### What the task requires
Edit the data from the line containing "Which is the" through the end, inclusive, by changing "single item" to "single entry" and leaving everything else as is. Return only those lines.

### Spatial question records

-- start --

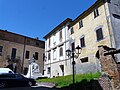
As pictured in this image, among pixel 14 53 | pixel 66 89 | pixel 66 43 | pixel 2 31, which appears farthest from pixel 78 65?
pixel 2 31

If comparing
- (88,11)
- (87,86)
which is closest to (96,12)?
(88,11)

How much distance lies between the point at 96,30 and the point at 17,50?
18214 millimetres

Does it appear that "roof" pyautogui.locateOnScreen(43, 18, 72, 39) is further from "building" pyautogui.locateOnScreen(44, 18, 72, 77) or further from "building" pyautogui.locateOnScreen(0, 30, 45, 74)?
"building" pyautogui.locateOnScreen(0, 30, 45, 74)

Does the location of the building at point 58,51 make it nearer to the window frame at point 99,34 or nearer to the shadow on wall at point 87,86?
the window frame at point 99,34

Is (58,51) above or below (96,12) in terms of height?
below

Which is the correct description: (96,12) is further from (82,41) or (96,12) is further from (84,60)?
(84,60)

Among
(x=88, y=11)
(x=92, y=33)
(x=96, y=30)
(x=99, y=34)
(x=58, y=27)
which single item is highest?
(x=88, y=11)

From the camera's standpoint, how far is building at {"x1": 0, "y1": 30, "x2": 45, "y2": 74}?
86.5ft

-- end --

### Task solution
Which is the correct description: (96,12) is further from (82,41) or (96,12) is further from (84,60)?
(84,60)

Among
(x=88, y=11)
(x=92, y=33)
(x=96, y=30)
(x=99, y=34)
(x=58, y=27)
which single entry is highest?
(x=88, y=11)

From the camera's standpoint, how far is building at {"x1": 0, "y1": 30, "x2": 45, "y2": 74}?
86.5ft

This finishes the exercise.